Could you carry on with the Lustre config lock leak patch message below, picking up right after its final line?

◆ READING PASSAGE ◆
= Beginning of Section =

[lustre-devel] [PATCH 546/622] lustre: mgc: config lock leak

James Simmons jsimmons at infradead.org
Thu Feb 27 13:16:54 PST 2020


From: Alexey Lyashkov <c17817 at cray.com>

Regression introduced by "LU-580: update mgc llog process code".
It takes additional cld reference to the lock, but lock cancel forget
during normal shutdown. So this lock holds cld on the list for a long
time. any config modification needs to cancel each lock separately.

Cray-bugid: LUS-6253
Fixes: d7e09d0397e8 ("LU-580: update mgc llog process code")

= End of Section =

[Data drawn from a collection]

= Beginning of Section =

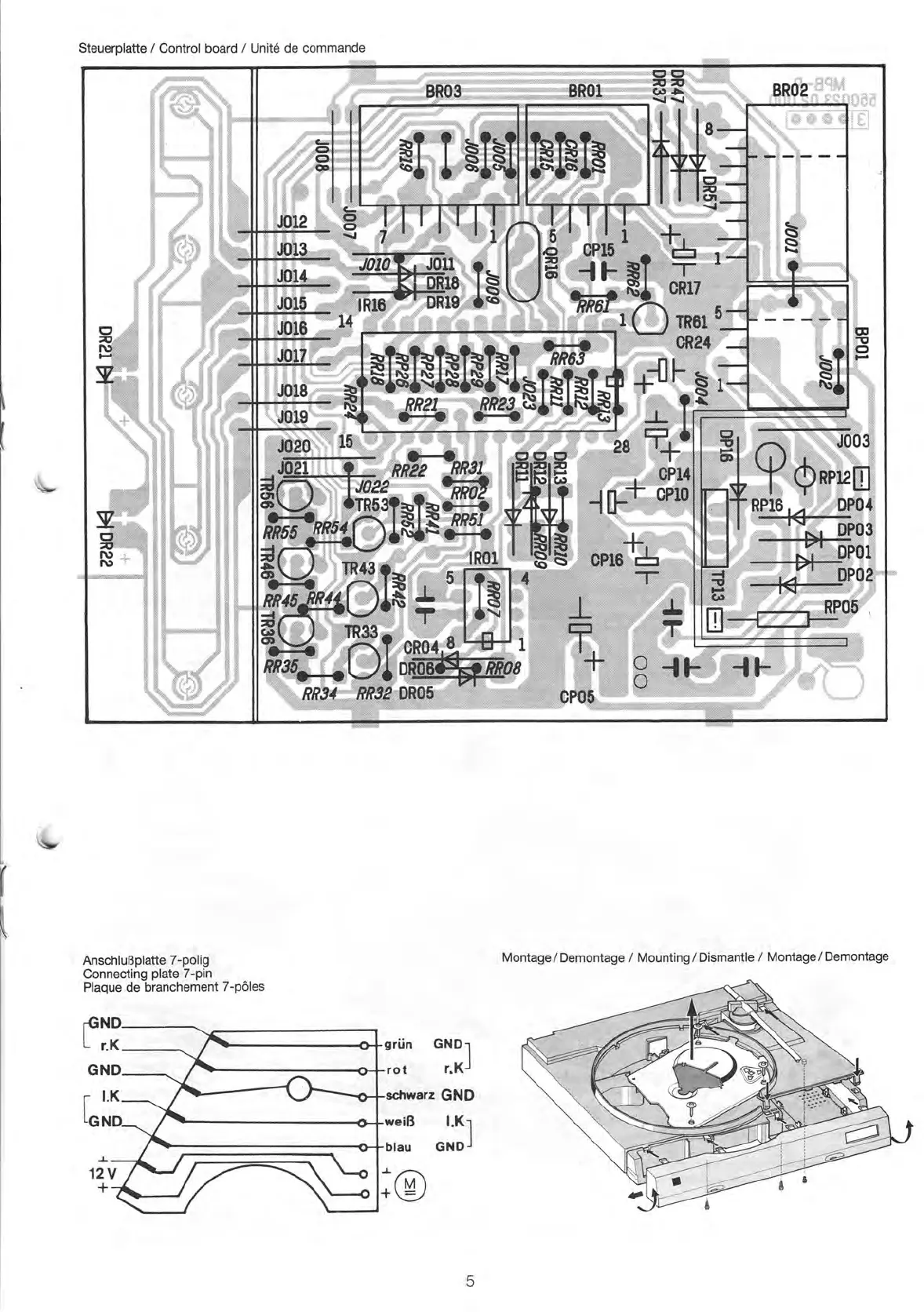 Page #5 background image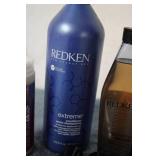 REDKEN hair care products shampoo, ...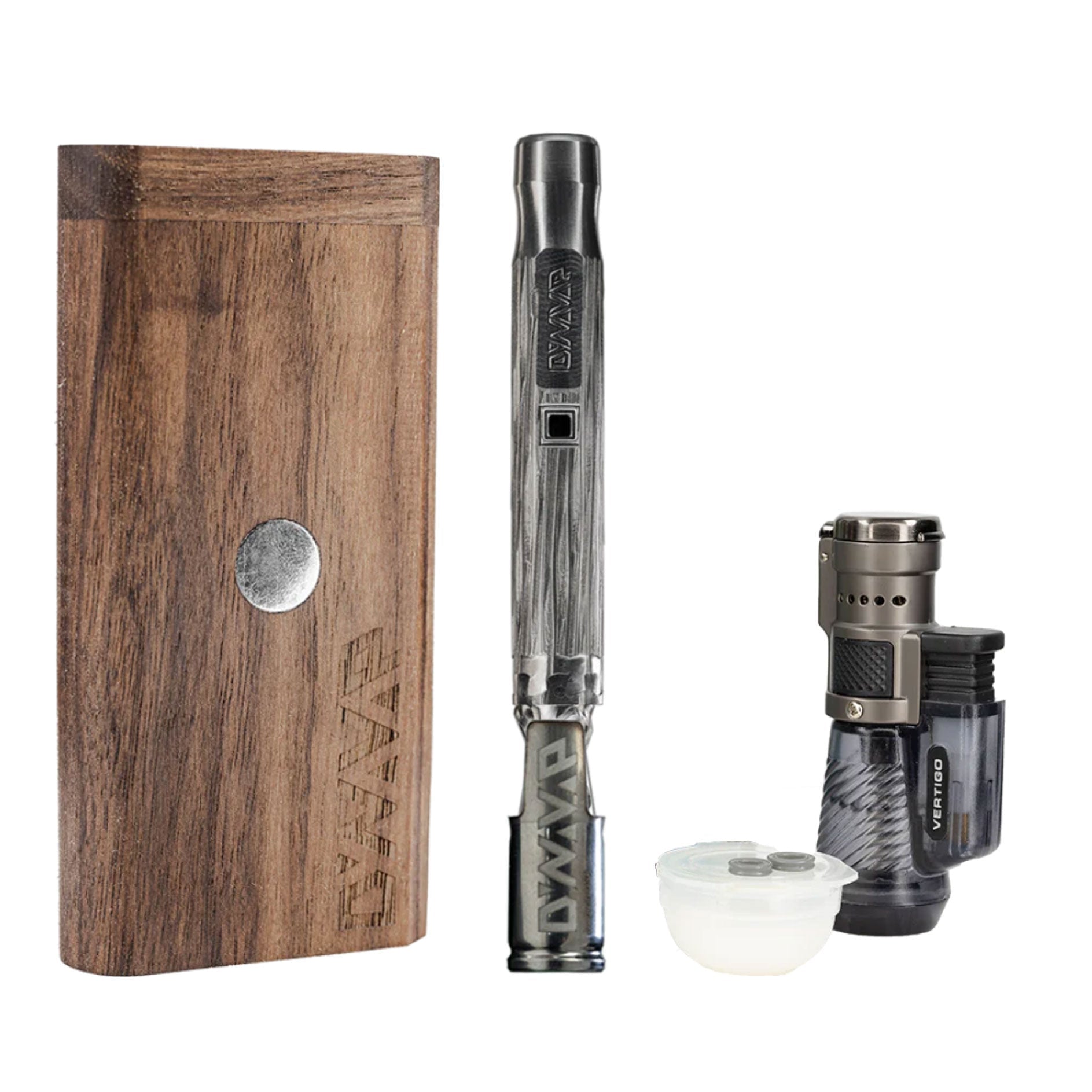 Dynavap - The M Plus Starter Pack Vaporizer - Herb Vape DeDynavap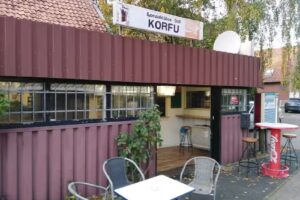 Korfu-Grill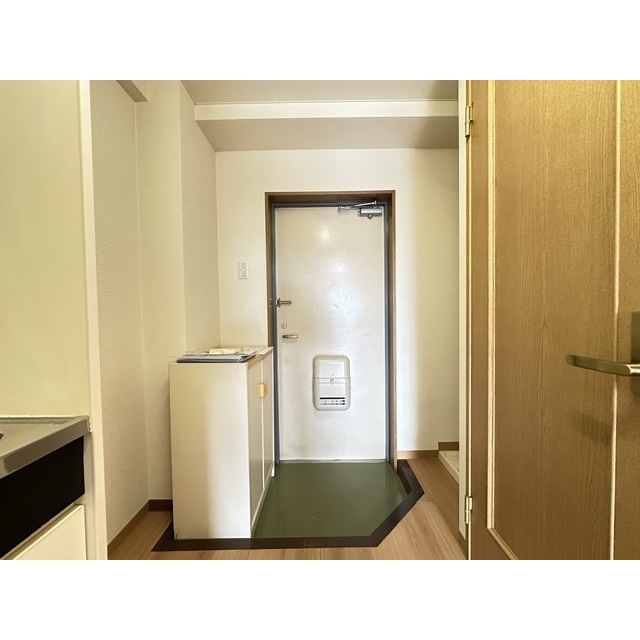 シューズボックス付き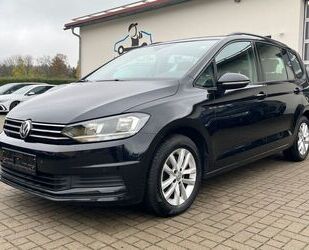 VW Volkswagen Touran 2.0TDI DSG,Comfortline,NAVI,ACC, Gebrauchtwagen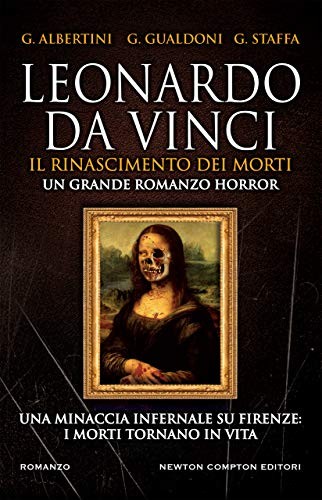 Download Leonardo Da Vinci Il Rinascimento Dei Morti Pdf Epub Mobi Kindle Horror Libri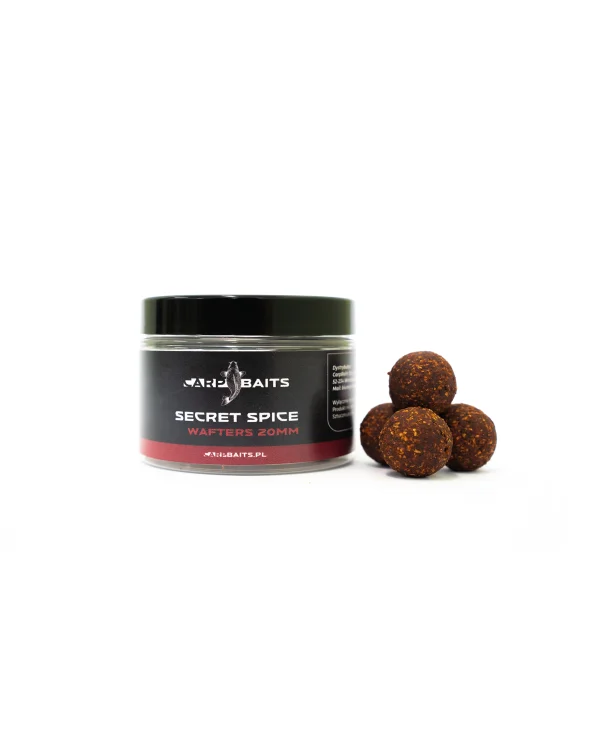 Wafters CarpBaits Secret Spice 150ml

= End of Section =

◆ SOLVED EXERCISE ◆
WC-bug-id: https://jira.whamcloud.com/browse/LU-11185
Lustre-commit: 0ad54d597773 ("LU-11185 mgc: config lock leak")
Signed-off-by: Alexey Lyashkov <c17817 at cray.com>
Reviewed-on: https://review.whamcloud.com/32890
Reviewed-by: Alexandr Boyko <c17825 at cray.com>
Reviewed-by: Andreas Dilger <adilger at whamcloud.com>
Reviewed-by: Oleg Drokin <green at whamcloud.com>
Signed-off-by: James Simmons <jsimmons at infradead.org>
---
 fs/lustre/include/obd_class.h |  1 +
 fs/lustre/ldlm/ldlm_lock.c    |  3 +++
 fs/lustre/mgc/mgc_request.c   | 57 ++++++++++++++++++++++++++-----------------
 3 files changed, 39 insertions(+), 22 deletions(-)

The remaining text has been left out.